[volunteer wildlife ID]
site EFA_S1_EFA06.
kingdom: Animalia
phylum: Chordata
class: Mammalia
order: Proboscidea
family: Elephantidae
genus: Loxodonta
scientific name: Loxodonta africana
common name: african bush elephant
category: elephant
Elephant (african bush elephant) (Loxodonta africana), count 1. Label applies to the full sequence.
****
_Task brief_: Transcribe every record above exactly as written.

_Answer_:
[volunteer wildlife ID]
site EFA_S1_EFA06.
kingdom: Animalia
phylum: Chordata
class: Mammalia
order: Proboscidea
family: Elephantidae
genus: Loxodonta
scientific name: Loxodonta africana
common name: african bush elephant
category: elephant
Elephant (african bush elephant) (Loxodonta africana), count 1. Label applies to the full sequence.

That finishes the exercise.